- Born: Manchester, England
- Died: Manor House, Streatham
- Resting place: West Norwood Cemetery, London
- Monuments: Grade II listed, West Norwood, by Alfred Waterhouse
- Known for: Member of the Anti-Corn Law League and founder of the Borough of Manchester, 1838
- Political party: Liberal

= James Kershaw =

James Kershaw (1795–1864) was a British cotton mill owner and Liberal MP, associated with the Anti-Corn Law League.

He rose from being a clerk for the cotton-spinning company of Lees, Millington & Cullender, of Manchester, to a partner and then head of Kershaw, Lees & Sidebottom, mill owners of Manchester.

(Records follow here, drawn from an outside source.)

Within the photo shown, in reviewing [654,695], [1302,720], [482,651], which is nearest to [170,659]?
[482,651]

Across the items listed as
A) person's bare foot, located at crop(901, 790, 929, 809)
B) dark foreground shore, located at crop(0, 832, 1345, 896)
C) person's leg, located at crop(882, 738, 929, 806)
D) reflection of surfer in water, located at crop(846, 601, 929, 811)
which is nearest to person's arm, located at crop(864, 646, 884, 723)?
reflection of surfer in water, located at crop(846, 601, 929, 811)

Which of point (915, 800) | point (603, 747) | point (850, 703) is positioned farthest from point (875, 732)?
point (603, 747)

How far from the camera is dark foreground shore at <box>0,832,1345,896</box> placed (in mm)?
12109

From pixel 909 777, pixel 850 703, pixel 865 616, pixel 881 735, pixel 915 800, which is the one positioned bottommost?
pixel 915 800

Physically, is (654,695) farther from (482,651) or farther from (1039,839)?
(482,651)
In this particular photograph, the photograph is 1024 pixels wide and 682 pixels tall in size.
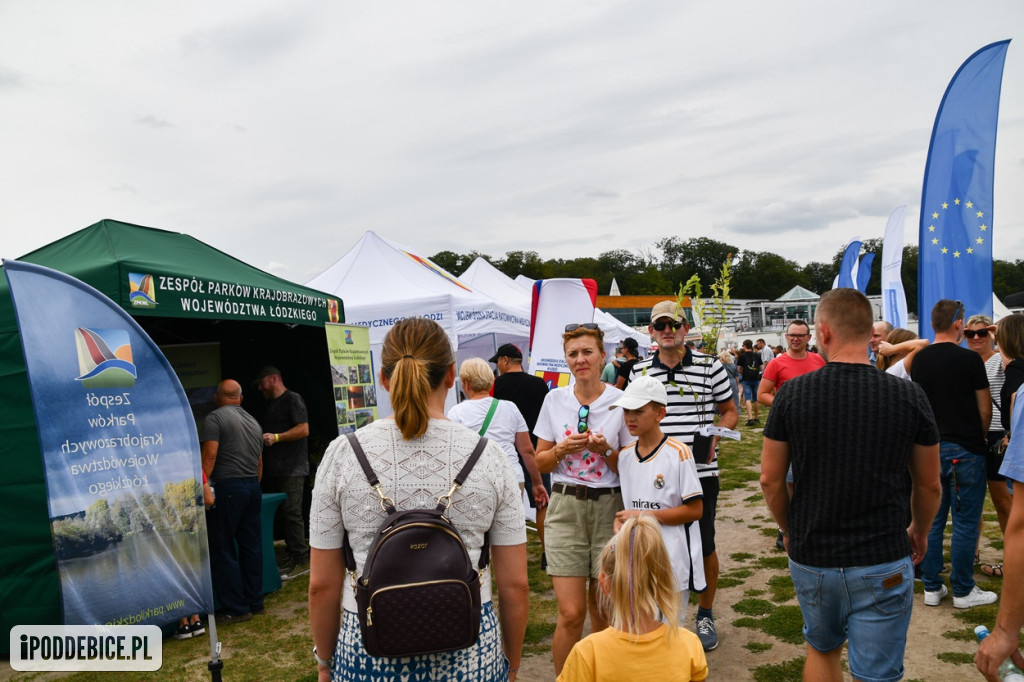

He was instrumental in obtaining the municipal franchise of Manchester as a borough in 1838, and was its Mayor between 1842 and 1843, and later became the MP for Stockport from 1847 until his death.

Elected to membership of the Manchester Literary and Philosophical Society on 24 January 1854

He died at his home in Streatham, and was buried in West Norwood Cemetery where his ornate Gothic tomb by Alfred Waterhouse (architect of the Natural History Museum, London and Manchester Town Hall) is listed Grade II, and in such poor condition as to be on the English Heritage at risk register. There is currently no plan from Lambeth council to improve the situation.